The Cisco Aironet solution is immune to man-in-the-middle attack as Cisco conducts a mutual authentication and verifies the legitimacy of the client as well as the ACS RADIUS server. The overall Cisco scheme, based on 802.1x standards, also ensures that the access point is legitimate and not a rogue device, because a secure channel for key exchange is established between the RADIUS server and the access point.
"First, MAC addresses are easily sniffed by an attacker since they MUST appear in the clear even when WEP is enabled, and second most all of the wireless cards permit the changing of their MAC address via software."

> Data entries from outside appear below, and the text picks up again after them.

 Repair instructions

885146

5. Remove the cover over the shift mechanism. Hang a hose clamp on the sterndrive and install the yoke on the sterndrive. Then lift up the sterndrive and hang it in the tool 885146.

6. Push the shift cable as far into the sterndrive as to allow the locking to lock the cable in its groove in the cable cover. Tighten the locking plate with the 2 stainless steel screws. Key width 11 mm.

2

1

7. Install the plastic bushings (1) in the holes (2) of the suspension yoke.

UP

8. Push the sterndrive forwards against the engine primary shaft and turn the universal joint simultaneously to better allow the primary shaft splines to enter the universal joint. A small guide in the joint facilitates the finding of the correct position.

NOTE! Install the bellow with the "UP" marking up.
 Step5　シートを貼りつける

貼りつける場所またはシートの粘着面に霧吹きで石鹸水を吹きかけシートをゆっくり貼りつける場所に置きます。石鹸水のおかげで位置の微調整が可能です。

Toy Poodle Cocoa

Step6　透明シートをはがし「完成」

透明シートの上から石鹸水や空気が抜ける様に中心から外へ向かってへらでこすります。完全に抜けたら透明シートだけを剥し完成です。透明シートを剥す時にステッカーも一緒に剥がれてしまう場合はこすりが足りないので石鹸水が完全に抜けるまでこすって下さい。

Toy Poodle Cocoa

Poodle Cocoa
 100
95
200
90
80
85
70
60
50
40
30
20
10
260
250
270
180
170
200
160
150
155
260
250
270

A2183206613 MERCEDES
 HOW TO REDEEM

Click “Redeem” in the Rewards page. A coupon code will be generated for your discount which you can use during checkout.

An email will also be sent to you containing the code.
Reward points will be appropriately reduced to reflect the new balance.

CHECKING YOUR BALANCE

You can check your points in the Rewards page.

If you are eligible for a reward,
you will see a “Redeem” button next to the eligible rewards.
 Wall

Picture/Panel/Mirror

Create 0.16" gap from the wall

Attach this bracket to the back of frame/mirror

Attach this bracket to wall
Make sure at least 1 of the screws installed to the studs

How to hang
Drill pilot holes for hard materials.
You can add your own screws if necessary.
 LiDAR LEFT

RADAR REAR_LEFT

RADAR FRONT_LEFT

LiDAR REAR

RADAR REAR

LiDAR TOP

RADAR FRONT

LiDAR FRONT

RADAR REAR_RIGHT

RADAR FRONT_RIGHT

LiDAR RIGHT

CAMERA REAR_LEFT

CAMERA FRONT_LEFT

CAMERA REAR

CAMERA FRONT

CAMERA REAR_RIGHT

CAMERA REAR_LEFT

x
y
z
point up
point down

- Cisco fully agrees with the authors that MAC addresses can easily be spoofed, and hence, not appropriate as a security handle.
- The Cisco Aironet solution is based on user-based authentication and not MAC address-based authentication.
The authors acknowledge that robust key management would strengthen WEP-based security schemes and that higher-level security mechanisms such as IPSec would enhance security schemes. Customers can also use the network logon, access control lists in switches and routers, and policies on their firewalls to achieve robust end-to-end network security. Virtual private network (VPN) security can also be deployed in intranets where very high security is essential.
"Fortunately, the 802.11 standards body is currently working on significant improvements to the standard."
- Cisco's Dave Halasz chairs the 802.11 Task Group I on security. Cisco is committed to standards-based security solutions that address the limitations of WEP and promote interoperability between vendors. The Cisco security solution is closely aligned with the baseline security framework from the 802.11 standards bodies.